[Saved entries]
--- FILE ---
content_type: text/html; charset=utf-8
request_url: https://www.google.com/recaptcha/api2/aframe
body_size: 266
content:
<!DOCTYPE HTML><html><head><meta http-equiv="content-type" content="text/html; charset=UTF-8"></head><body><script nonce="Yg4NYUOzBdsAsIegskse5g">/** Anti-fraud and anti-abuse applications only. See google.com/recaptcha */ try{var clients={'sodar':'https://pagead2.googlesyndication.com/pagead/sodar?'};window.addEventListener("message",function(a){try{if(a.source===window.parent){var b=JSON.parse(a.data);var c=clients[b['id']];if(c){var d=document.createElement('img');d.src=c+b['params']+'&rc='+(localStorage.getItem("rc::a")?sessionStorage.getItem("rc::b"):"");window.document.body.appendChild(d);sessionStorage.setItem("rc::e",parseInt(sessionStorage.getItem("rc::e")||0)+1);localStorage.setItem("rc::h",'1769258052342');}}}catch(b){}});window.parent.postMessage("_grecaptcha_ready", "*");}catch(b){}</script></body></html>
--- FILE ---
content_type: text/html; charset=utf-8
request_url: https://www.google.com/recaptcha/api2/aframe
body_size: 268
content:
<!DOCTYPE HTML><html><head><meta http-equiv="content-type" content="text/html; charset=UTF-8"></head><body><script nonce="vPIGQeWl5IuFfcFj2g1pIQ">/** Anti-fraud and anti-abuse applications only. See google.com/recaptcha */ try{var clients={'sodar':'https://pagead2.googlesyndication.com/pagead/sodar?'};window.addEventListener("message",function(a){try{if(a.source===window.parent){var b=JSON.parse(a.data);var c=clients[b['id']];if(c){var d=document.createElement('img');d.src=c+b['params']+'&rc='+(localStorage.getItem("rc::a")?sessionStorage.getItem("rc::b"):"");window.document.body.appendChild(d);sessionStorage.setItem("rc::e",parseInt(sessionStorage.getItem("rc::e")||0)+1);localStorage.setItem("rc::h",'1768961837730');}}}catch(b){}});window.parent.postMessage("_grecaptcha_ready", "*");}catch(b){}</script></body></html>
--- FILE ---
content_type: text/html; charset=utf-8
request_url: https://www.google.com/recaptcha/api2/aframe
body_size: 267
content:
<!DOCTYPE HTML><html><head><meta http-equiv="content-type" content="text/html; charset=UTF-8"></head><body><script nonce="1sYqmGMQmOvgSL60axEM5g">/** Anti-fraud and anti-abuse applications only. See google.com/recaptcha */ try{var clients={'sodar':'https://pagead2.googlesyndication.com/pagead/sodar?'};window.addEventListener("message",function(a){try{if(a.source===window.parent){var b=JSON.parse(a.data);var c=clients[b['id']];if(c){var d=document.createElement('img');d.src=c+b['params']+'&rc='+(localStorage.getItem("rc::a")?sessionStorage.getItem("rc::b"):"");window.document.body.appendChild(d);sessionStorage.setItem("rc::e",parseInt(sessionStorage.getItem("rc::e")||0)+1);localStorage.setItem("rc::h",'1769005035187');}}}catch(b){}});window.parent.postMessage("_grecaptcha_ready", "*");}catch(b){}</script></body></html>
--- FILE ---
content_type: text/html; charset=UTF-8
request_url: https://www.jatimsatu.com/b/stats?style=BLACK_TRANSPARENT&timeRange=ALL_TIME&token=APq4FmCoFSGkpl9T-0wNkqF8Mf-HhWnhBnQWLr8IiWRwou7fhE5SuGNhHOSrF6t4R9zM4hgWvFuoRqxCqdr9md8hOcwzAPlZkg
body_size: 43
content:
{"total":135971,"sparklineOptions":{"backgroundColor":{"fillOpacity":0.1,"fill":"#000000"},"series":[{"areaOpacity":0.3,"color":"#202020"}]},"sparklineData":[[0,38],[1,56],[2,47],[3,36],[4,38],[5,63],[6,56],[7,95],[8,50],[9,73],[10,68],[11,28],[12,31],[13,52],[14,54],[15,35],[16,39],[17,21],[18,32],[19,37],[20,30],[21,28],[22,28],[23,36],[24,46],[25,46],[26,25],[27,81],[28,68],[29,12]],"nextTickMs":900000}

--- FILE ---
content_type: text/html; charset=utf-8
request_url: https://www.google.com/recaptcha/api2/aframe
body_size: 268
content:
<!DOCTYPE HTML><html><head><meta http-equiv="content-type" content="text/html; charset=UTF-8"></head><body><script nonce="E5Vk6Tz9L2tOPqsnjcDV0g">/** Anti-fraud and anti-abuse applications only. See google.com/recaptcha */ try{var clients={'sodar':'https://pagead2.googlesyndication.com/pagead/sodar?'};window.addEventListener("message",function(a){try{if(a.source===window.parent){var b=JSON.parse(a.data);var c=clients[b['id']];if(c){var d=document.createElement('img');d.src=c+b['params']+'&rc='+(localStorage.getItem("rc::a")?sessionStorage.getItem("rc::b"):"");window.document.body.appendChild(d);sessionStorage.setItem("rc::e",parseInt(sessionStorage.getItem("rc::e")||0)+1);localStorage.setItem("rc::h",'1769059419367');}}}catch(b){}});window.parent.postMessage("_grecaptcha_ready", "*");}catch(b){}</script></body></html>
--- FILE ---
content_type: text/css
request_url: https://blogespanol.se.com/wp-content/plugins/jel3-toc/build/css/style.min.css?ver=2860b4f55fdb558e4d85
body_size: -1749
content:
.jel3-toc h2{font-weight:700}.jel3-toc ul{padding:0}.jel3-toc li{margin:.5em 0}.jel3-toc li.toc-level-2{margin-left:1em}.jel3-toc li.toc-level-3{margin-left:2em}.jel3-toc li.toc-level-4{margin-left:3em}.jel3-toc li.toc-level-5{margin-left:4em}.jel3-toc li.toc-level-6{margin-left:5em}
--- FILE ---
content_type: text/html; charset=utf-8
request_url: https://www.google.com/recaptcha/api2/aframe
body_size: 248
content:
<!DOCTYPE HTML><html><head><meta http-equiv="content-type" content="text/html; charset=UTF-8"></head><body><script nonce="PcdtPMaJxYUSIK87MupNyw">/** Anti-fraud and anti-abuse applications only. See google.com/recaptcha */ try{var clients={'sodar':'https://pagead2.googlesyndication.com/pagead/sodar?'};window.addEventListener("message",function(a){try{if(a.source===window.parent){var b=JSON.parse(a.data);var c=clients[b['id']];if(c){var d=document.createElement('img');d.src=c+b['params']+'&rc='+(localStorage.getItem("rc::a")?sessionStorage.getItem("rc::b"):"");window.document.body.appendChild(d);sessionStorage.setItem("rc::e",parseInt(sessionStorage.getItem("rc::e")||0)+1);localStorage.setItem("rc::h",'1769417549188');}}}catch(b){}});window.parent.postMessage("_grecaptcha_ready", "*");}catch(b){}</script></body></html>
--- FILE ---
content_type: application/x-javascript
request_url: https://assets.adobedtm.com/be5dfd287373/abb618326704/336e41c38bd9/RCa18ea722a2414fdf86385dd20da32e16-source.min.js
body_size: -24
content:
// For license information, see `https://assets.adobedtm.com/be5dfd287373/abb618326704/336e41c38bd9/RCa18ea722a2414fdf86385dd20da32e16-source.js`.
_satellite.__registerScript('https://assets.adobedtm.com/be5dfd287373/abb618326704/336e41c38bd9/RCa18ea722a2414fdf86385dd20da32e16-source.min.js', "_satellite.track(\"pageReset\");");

Task requirements —
Copy the entries word for word. Leave nothing out.

Completed task —
--- FILE ---
content_type: text/html; charset=utf-8
request_url: https://www.google.com/recaptcha/api2/aframe
body_size: 266
content:
<!DOCTYPE HTML><html><head><meta http-equiv="content-type" content="text/html; charset=UTF-8"></head><body><script nonce="Yg4NYUOzBdsAsIegskse5g">/** Anti-fraud and anti-abuse applications only. See google.com/recaptcha */ try{var clients={'sodar':'https://pagead2.googlesyndication.com/pagead/sodar?'};window.addEventListener("message",function(a){try{if(a.source===window.parent){var b=JSON.parse(a.data);var c=clients[b['id']];if(c){var d=document.createElement('img');d.src=c+b['params']+'&rc='+(localStorage.getItem("rc::a")?sessionStorage.getItem("rc::b"):"");window.document.body.appendChild(d);sessionStorage.setItem("rc::e",parseInt(sessionStorage.getItem("rc::e")||0)+1);localStorage.setItem("rc::h",'1769258052342');}}}catch(b){}});window.parent.postMessage("_grecaptcha_ready", "*");}catch(b){}</script></body></html>
--- FILE ---
content_type: text/html; charset=utf-8
request_url: https://www.google.com/recaptcha/api2/aframe
body_size: 268
content:
<!DOCTYPE HTML><html><head><meta http-equiv="content-type" content="text/html; charset=UTF-8"></head><body><script nonce="vPIGQeWl5IuFfcFj2g1pIQ">/** Anti-fraud and anti-abuse applications only. See google.com/recaptcha */ try{var clients={'sodar':'https://pagead2.googlesyndication.com/pagead/sodar?'};window.addEventListener("message",function(a){try{if(a.source===window.parent){var b=JSON.parse(a.data);var c=clients[b['id']];if(c){var d=document.createElement('img');d.src=c+b['params']+'&rc='+(localStorage.getItem("rc::a")?sessionStorage.getItem("rc::b"):"");window.document.body.appendChild(d);sessionStorage.setItem("rc::e",parseInt(sessionStorage.getItem("rc::e")||0)+1);localStorage.setItem("rc::h",'1768961837730');}}}catch(b){}});window.parent.postMessage("_grecaptcha_ready", "*");}catch(b){}</script></body></html>
--- FILE ---
content_type: text/html; charset=utf-8
request_url: https://www.google.com/recaptcha/api2/aframe
body_size: 267
content:
<!DOCTYPE HTML><html><head><meta http-equiv="content-type" content="text/html; charset=UTF-8"></head><body><script nonce="1sYqmGMQmOvgSL60axEM5g">/** Anti-fraud and anti-abuse applications only. See google.com/recaptcha */ try{var clients={'sodar':'https://pagead2.googlesyndication.com/pagead/sodar?'};window.addEventListener("message",function(a){try{if(a.source===window.parent){var b=JSON.parse(a.data);var c=clients[b['id']];if(c){var d=document.createElement('img');d.src=c+b['params']+'&rc='+(localStorage.getItem("rc::a")?sessionStorage.getItem("rc::b"):"");window.document.body.appendChild(d);sessionStorage.setItem("rc::e",parseInt(sessionStorage.getItem("rc::e")||0)+1);localStorage.setItem("rc::h",'1769005035187');}}}catch(b){}});window.parent.postMessage("_grecaptcha_ready", "*");}catch(b){}</script></body></html>
--- FILE ---
content_type: text/html; charset=UTF-8
request_url: https://www.jatimsatu.com/b/stats?style=BLACK_TRANSPARENT&timeRange=ALL_TIME&token=APq4FmCoFSGkpl9T-0wNkqF8Mf-HhWnhBnQWLr8IiWRwou7fhE5SuGNhHOSrF6t4R9zM4hgWvFuoRqxCqdr9md8hOcwzAPlZkg
body_size: 43
content:
{"total":135971,"sparklineOptions":{"backgroundColor":{"fillOpacity":0.1,"fill":"#000000"},"series":[{"areaOpacity":0.3,"color":"#202020"}]},"sparklineData":[[0,38],[1,56],[2,47],[3,36],[4,38],[5,63],[6,56],[7,95],[8,50],[9,73],[10,68],[11,28],[12,31],[13,52],[14,54],[15,35],[16,39],[17,21],[18,32],[19,37],[20,30],[21,28],[22,28],[23,36],[24,46],[25,46],[26,25],[27,81],[28,68],[29,12]],"nextTickMs":900000}

--- FILE ---
content_type: text/html; charset=utf-8
request_url: https://www.google.com/recaptcha/api2/aframe
body_size: 268
content:
<!DOCTYPE HTML><html><head><meta http-equiv="content-type" content="text/html; charset=UTF-8"></head><body><script nonce="E5Vk6Tz9L2tOPqsnjcDV0g">/** Anti-fraud and anti-abuse applications only. See google.com/recaptcha */ try{var clients={'sodar':'https://pagead2.googlesyndication.com/pagead/sodar?'};window.addEventListener("message",function(a){try{if(a.source===window.parent){var b=JSON.parse(a.data);var c=clients[b['id']];if(c){var d=document.createElement('img');d.src=c+b['params']+'&rc='+(localStorage.getItem("rc::a")?sessionStorage.getItem("rc::b"):"");window.document.body.appendChild(d);sessionStorage.setItem("rc::e",parseInt(sessionStorage.getItem("rc::e")||0)+1);localStorage.setItem("rc::h",'1769059419367');}}}catch(b){}});window.parent.postMessage("_grecaptcha_ready", "*");}catch(b){}</script></body></html>
--- FILE ---
content_type: text/css
request_url: https://blogespanol.se.com/wp-content/plugins/jel3-toc/build/css/style.min.css?ver=2860b4f55fdb558e4d85
body_size: -1749
content:
.jel3-toc h2{font-weight:700}.jel3-toc ul{padding:0}.jel3-toc li{margin:.5em 0}.jel3-toc li.toc-level-2{margin-left:1em}.jel3-toc li.toc-level-3{margin-left:2em}.jel3-toc li.toc-level-4{margin-left:3em}.jel3-toc li.toc-level-5{margin-left:4em}.jel3-toc li.toc-level-6{margin-left:5em}
--- FILE ---
content_type: text/html; charset=utf-8
request_url: https://www.google.com/recaptcha/api2/aframe
body_size: 248
content:
<!DOCTYPE HTML><html><head><meta http-equiv="content-type" content="text/html; charset=UTF-8"></head><body><script nonce="PcdtPMaJxYUSIK87MupNyw">/** Anti-fraud and anti-abuse applications only. See google.com/recaptcha */ try{var clients={'sodar':'https://pagead2.googlesyndication.com/pagead/sodar?'};window.addEventListener("message",function(a){try{if(a.source===window.parent){var b=JSON.parse(a.data);var c=clients[b['id']];if(c){var d=document.createElement('img');d.src=c+b['params']+'&rc='+(localStorage.getItem("rc::a")?sessionStorage.getItem("rc::b"):"");window.document.body.appendChild(d);sessionStorage.setItem("rc::e",parseInt(sessionStorage.getItem("rc::e")||0)+1);localStorage.setItem("rc::h",'1769417549188');}}}catch(b){}});window.parent.postMessage("_grecaptcha_ready", "*");}catch(b){}</script></body></html>
--- FILE ---
content_type: application/x-javascript
request_url: https://assets.adobedtm.com/be5dfd287373/abb618326704/336e41c38bd9/RCa18ea722a2414fdf86385dd20da32e16-source.min.js
body_size: -24
content:
// For license information, see `https://assets.adobedtm.com/be5dfd287373/abb618326704/336e41c38bd9/RCa18ea722a2414fdf86385dd20da32e16-source.js`.
_satellite.__registerScript('https://assets.adobedtm.com/be5dfd287373/abb618326704/336e41c38bd9/RCa18ea722a2414fdf86385dd20da32e16-source.min.js', "_satellite.track(\"pageReset\");");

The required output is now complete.